What to work on:
Return every line of the material below verbatim, keeping the original order and wording.

Stored data:

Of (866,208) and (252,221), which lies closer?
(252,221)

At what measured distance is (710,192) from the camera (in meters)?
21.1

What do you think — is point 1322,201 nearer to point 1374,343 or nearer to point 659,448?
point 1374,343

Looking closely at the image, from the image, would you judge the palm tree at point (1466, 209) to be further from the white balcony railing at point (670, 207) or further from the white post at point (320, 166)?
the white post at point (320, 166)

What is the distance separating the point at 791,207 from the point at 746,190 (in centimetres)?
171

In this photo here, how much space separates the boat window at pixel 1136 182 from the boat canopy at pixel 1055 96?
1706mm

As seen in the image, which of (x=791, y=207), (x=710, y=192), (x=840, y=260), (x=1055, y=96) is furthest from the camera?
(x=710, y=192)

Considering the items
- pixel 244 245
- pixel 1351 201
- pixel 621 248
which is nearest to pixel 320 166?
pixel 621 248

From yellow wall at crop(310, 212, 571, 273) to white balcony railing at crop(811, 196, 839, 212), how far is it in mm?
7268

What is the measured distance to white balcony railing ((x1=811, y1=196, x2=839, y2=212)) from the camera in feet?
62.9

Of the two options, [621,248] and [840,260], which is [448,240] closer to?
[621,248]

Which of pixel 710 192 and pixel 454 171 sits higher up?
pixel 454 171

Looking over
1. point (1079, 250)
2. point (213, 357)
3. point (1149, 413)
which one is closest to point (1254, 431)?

Reply to the task:
Of (866,208) and (252,221), which lies closer?
(252,221)

At what measured distance is (710,192) from the camera (in meters)?
21.1

What do you think — is point 1322,201 nearer to point 1374,343 or nearer to point 659,448?
point 1374,343

Looking closely at the image, from the image, would you judge the palm tree at point (1466, 209) to be further from the white balcony railing at point (670, 207) or further from the white post at point (320, 166)?
the white post at point (320, 166)

What is the distance separating the point at 791,207 from the point at 746,190 (in centimetres)?
171

In this photo here, how much space separates the boat window at pixel 1136 182 from the boat canopy at pixel 1055 96?
1706mm

As seen in the image, which of (x=791, y=207), (x=710, y=192), (x=840, y=260), (x=1055, y=96) is furthest from the camera?
(x=710, y=192)

Considering the items
- pixel 244 245
- pixel 1351 201
- pixel 621 248
which is nearest to pixel 320 166?
pixel 621 248

From yellow wall at crop(310, 212, 571, 273) to white balcony railing at crop(811, 196, 839, 212), how far is it in mm?
7268

What is the measured distance to white balcony railing ((x1=811, y1=196, x2=839, y2=212)) from the camera in feet?
62.9

Of the two options, [621,248] and [840,260], which is [448,240] closer to?
[621,248]

Which of pixel 710 192 and pixel 454 171 sits higher up?
pixel 454 171

Looking over
1. point (1079, 250)
2. point (213, 357)
3. point (1149, 413)
which one is closest to point (1254, 431)?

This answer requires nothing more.